Identify non-interacting variables by querying a black-box function I have a black-box function of many variables, $f(x_1, ...,x_d)$, so that I can do with $f$ is to evaluate the function at chosen points. I would like to find the maximal set of subsets of the variables that do not have interaction so that I can express the black-box function as $f = g_1(z_1) + ... + g_m(z_m)$, where, 1) each $z_j = (x_{j_1}, ...,x_{j_t})$ corresponds to a subset of the variables $\{x_1, ...,x_d\}$,  2) $z_i \cap z_j = \emptyset$ for $i \not=j$, and 3) members ${x_{j_1}, ...,x_{j_t}}$ of $z_j$ are all interacting so that $g_j(z_j)$ cannot be expanded further.
I don't really care about recovering each individual functions $g_j$, but only to identify all the non-interacting groups of variables $\{z_j\}$.
Question 1:
If $f(x_1, ...,x_d)$ can be expanded like described above, then is there a procedure to asymptotically correctly identify, $\{z_j\}$, by querying the black box function $f$? 
Question 2:
How efficient can such algorithm be in terms of sample complexity (the number of queries required to find the correct $\{z_j\}$ on "average", assuming we have some probability measure of space of $f$). 
Question 3:
If Question 1 and/or 2 is too vague to answer, what is the weakest condition that can be placed on $f$ and/or the variables ${x_1, ..., x_d}$, so that these questions can be answered. 
I'm not even sure which branches of math are involved here, so any suggestion about the tags of this question would be helpful too. 
 A: What you're trying to do is an awful lot like Prinicipal Components Analysis (PCA). As a first go at this you should try the following using PCA:


*

*Get a Monte Carlo simulation program (or write a routine in your favorite numerical computation package) and use it to randomly sample points from the domain of your function. If your function has an unbounded domain, then sample each according to a standard normal. This is OK for your purposes, because you aren't trying to create a probability model, but merely trying to query the internal structure of $f(x)$.

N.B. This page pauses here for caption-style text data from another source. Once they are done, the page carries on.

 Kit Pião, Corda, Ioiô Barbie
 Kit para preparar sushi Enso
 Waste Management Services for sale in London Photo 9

*Generate a large sample (>1000). Try for at least 100 sample points per dimension to make sure you have enough points. 

*Examine cross sections of your data by looking at various two-variable combinations (you can crate a scatter plot matrix, which looks like this). This should give you a lot of info about the behavior of the function, especially since its deterministic.

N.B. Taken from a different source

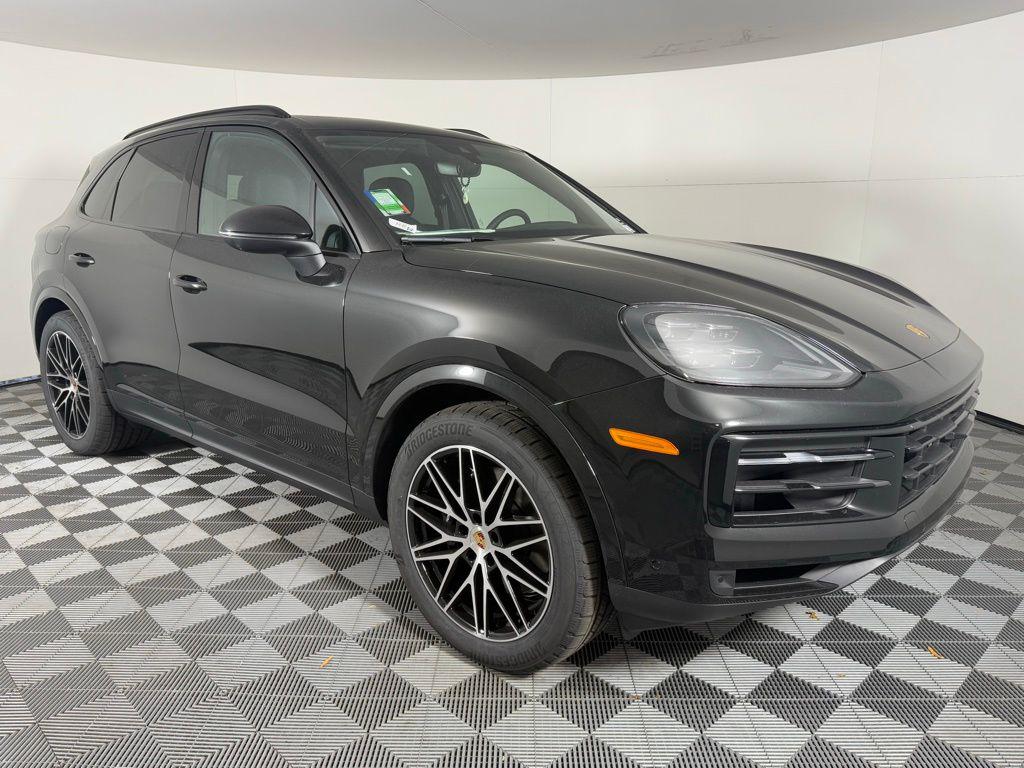 PORSCHE CAYENNE - 9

*If your function is stongly non-linear in some (all) dimensions, you will either need to create several bi-variate models and/or transform varaibles so that you can get a an approximately linear function in the transformed or modeled explanatory varables.

*Finally, run your data through a Principal Components Analysis. This analysis will determine "orthogoal" vectors in your (possibly transformed) domain, composed of linear combinations of the actual variables. To use your notation: $z_i = c_{1i}x_1+c_{2i}x_2....$ So that each $z_i$ is indpendent of the other z's. You can also opt to apply a Varimax rotation to the results, which will tell the package to maximize the differences in how much each "z" explains. This will effectievly increase the correlation of some z's with f, while decreasing others, so that you have an even smaller set of z's to deal with.

*Once you get the function approximately linear and you have your equations for each z in terms of a linear combination of x's, you can perform a multiple linear regression on the z's on the transformed f(x) to get the final function and then back-transform to get the original functional realtionship.
Of course, there is no guarantee that every possible $f(x)$ can actually be represented, even partially, as a linear combination of independent functions as you hope, unless you are happy with a vary small region of validity.
There may be other ways to do this, but this is the most "algorithmic" approach I could think of...it still requires a bit from you though.